WHAT THIS EXERCISE ASKS
a – Which materials does the paper below on photoelectrochemical etching for GaN gas sensors name as the basis of previously reported solid state gas sensors?
b – Carry on the paper below on photoelectrochemical etching for GaN gas sensors, starting right after its last sentence.

DOCUMENT PASSAGE
==============================
THE PHOTOELECTROCHEMICAL ETCHING AS A TOOL FOR GaN GAS SENSOR FABRICATION Текст научной статьи по специальности «Химические науки»

V.Iu. Popa

THE PHOTOELECTROCHEMICAL ETCHING AS A TOOL FOR GaN GAS SENSOR FABRICATION

Technical University of Moldova, MD-2004, Chisinau, Moldova, str. Stefan cel Mare, 128, or. Kishinev, MD-2004, Republica Moldova

Introduction

The fast industry development in the last decades led to a disaster in ecology by uncontrolled exhaust from manufactories and automobiles, which can be redressed by controling the concentration of pollution gases. Over the last years there have been many reports concerning solid state gas sensors based on SnO2 [1] for oxidizing gases, Ti2O3 [2] for reducing gases, porous silicon for gas sensing of organic vapor [3], as well selective Ga2O3 methane gas sensor [4].
==============================
SUPPLIED INFORMATION
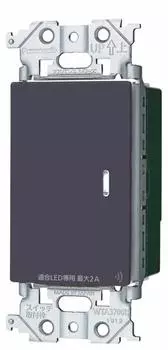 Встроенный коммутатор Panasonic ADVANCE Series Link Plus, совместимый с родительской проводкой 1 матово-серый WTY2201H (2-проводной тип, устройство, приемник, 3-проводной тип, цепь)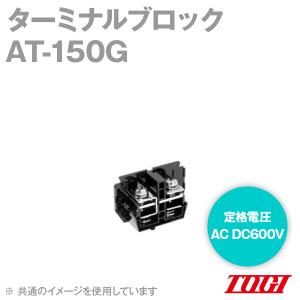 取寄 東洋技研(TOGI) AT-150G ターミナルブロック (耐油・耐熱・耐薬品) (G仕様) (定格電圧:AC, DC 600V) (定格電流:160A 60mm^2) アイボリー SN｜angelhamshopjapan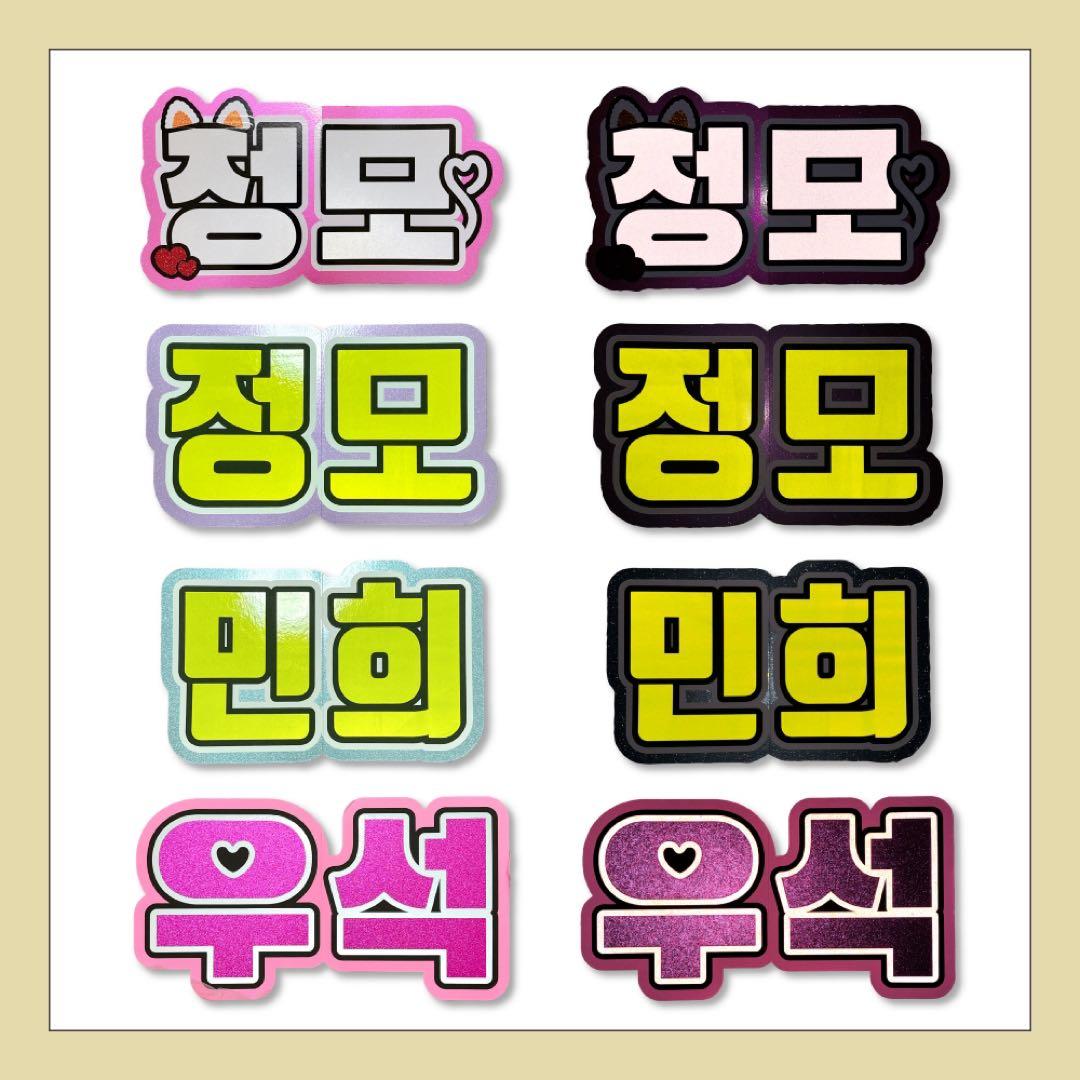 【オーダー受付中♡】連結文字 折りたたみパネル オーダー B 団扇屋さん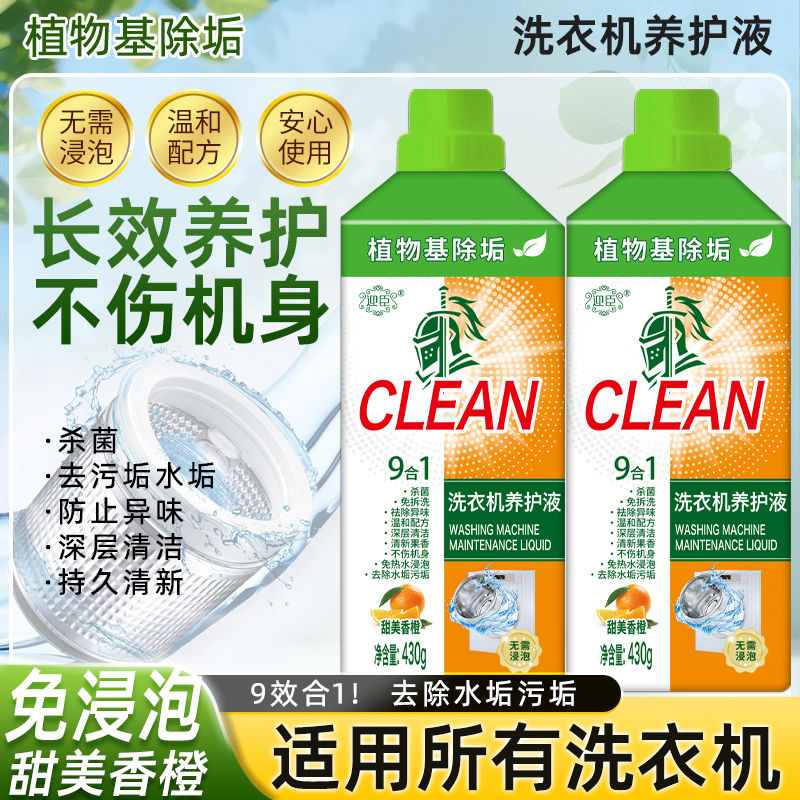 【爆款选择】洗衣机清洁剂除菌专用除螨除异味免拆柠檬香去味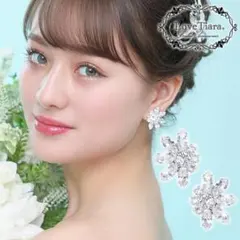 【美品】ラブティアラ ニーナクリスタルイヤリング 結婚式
==============================
ANSWERS GIVEN
a –
- SnO2
- Ti2O3
- porous silicon
- Ga2O3

b –
One of the highest pollution branch of economy is the transport which use oxygen sensor for monitoring the exhaust. The so called lambda sensor based on yttrium stabilized zirconia [5] which operate at elevated temperature (700 K) measures the concentration of oxygen in the exhaust gas in order to keep the air-fuel ratio within tight limits, close to the optimum catalyst efficiency. The malfunction of this sensor lead to exaggerate fuel consume and as result increase of exhaust gas.

In spite of proposed commercial gas sensor, the market still have a stringent necessity in high temperature gas sensors which is easy to use and stable in harsh environment. The best choice could be solid state gas sensor based on GaN with modified morphology.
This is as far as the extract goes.